Highlights & Insights¶
- The "knowledge leakage" vs. "knowledge erasure" distinction: Consistent with the "shallow alignment" finding in Erase or Hide, harmful knowledge remains fully intact within aligned models and is only probabilistically suppressed. JULI demonstrates that this suppression can be trivially reversed by an external plugin, which has fundamental implications for alignment research—suggesting that all current RLHF/DPO-based safety training amounts to a superficial fix.
- A red flag for API security: Real-world LLM APIs (e.g., the Gemini API) that return top-k probabilities inadvertently expose an attack surface. API designers must reassess the security risks of exposing log probabilities.
- Methodological contribution of Harmful Info Score: The newly proposed evaluation metric focuses on the informativeness and quality of harmful responses rather than surface-level "harmfulness" labels, achieving higher correlation with human judgments and serving as a more rigorous standard for jailbreak evaluation.
Ablation Study¶
| Analysis Dimension | Finding |
|---|---|
| Top-k hit rate | >85% of harmful tokens appear in top-5; >95% in top-10 |
| Training data size | Saturation is reached with only 100 samples; additional data yields negligible gains |
| Projection layer design | White-box reuse of the LLM head outperforms random initialization, yet black-box random orthogonal matrices also function effectively |
| Robustness against defenses | Successfully breaks both Circuit Breaker and DeepAlign |
| Hard subset | Remains effective on the hardest 5% of AdvBench, where baseline methods nearly fail |
| Harmful Info Score | The proposed metric correlates more strongly with human judgments than BERT Score and Harmful Score |
Limitations & Future Work¶
- BiasNet requires a small amount of harmful training data (100 examples), precluding fully zero-knowledge attacks.
- Defensive countermeasures are not thoroughly discussed—restricting the number of returned tokens or injecting noise into probabilities are obvious mitigations.
- API providers could defend against JULI by not returning log probabilities, at the cost of sacrificing legitimate use cases.
- Black-box attacks have been validated only on the Gemini API; further testing on the OpenAI API is needed.
- The padding mechanism in BiasNet may introduce bias under certain token distributions.
Related Work & Insights¶
- vs. GCG (Zou et al.): GCG requires full gradient access (white-box), whereas JULI operates with only top-5 probabilities—a qualitative gap in practical applicability.

----

• **What the exercise asks**
Rewrite as a brief bulleted list the point in the JULI passage above that begins with The "knowledge leakage" vs. "knowledge erasure" distinction, keeping its main facts.

----

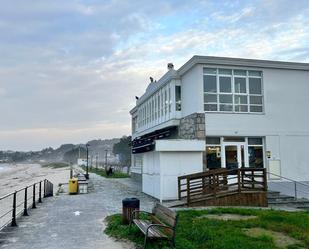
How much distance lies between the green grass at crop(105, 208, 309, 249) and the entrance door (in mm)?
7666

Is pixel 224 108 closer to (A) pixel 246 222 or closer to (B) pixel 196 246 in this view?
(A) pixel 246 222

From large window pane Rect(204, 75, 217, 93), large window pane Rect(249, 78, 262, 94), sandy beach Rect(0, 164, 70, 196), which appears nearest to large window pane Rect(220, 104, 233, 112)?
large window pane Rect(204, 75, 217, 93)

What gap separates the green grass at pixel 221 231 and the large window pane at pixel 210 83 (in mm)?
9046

----

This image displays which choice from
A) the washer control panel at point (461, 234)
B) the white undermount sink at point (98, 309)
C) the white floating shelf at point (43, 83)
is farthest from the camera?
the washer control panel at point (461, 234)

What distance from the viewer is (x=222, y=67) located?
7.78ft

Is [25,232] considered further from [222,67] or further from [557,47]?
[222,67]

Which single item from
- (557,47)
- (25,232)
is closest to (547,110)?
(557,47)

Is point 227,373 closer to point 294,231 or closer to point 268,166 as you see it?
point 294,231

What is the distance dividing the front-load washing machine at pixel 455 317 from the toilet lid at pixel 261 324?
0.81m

----

• **Solution to the exercise**
- Aligned models keep harmful knowledge fully intact and only suppress it probabilistically, as the "shallow alignment" finding in Erase or Hide also indicates.
- JULI shows that an external plugin can trivially reverse this suppression.
- This matters fundamentally for alignment research, since it suggests that all current RLHF/DPO-based safety training is only a superficial fix.